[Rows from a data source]

#####

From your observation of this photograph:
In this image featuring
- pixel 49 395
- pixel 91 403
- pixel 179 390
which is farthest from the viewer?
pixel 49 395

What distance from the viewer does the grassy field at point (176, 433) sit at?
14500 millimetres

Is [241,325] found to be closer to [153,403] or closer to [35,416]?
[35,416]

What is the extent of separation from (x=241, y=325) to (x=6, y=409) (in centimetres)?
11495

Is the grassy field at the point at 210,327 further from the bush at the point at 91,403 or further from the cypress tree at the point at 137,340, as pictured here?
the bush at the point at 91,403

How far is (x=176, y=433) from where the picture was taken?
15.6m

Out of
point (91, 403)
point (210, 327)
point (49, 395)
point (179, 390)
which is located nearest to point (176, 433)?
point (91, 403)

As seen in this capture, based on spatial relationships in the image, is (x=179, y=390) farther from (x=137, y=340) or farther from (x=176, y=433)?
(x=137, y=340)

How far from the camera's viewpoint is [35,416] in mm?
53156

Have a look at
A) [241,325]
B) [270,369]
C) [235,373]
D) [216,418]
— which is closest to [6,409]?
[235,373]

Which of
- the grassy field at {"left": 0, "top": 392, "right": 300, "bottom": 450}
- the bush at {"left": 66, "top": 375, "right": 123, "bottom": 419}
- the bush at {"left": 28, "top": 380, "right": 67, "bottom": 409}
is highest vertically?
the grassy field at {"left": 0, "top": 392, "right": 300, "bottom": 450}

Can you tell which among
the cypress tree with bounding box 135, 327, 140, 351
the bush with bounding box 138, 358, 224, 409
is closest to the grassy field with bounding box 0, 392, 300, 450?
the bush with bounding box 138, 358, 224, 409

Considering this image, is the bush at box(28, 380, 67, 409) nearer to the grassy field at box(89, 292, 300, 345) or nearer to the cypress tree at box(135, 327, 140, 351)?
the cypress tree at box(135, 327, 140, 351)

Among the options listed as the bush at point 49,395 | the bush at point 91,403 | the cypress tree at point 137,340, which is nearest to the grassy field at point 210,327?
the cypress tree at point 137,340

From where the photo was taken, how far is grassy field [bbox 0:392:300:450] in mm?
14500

#####

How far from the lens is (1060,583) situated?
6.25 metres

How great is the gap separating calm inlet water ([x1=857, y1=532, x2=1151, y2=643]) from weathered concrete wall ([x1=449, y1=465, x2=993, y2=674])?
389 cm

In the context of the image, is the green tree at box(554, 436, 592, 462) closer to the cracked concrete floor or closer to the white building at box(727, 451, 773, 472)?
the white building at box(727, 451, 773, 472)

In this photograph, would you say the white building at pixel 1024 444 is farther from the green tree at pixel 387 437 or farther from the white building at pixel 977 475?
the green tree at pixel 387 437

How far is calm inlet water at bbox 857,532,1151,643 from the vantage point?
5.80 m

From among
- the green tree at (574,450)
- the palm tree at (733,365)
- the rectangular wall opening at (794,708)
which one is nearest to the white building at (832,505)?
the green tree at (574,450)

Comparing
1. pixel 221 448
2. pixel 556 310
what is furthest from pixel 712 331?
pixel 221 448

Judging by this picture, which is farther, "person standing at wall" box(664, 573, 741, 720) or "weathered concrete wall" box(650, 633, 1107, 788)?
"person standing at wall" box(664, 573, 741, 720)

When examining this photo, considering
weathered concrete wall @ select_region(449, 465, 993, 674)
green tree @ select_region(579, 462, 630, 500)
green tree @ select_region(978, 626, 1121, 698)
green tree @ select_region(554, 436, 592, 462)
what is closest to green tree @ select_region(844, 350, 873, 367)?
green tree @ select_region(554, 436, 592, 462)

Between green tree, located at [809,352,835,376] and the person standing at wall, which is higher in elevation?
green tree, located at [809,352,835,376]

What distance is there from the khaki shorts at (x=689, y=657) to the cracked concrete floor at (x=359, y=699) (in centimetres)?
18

#####

__Task details__
Report each line of the rows above that contains the word "photograph", matching case exactly.

__Full solution__
From your observation of this photograph:
In this photograph, would you say the white building at pixel 1024 444 is farther from the green tree at pixel 387 437 or farther from the white building at pixel 977 475?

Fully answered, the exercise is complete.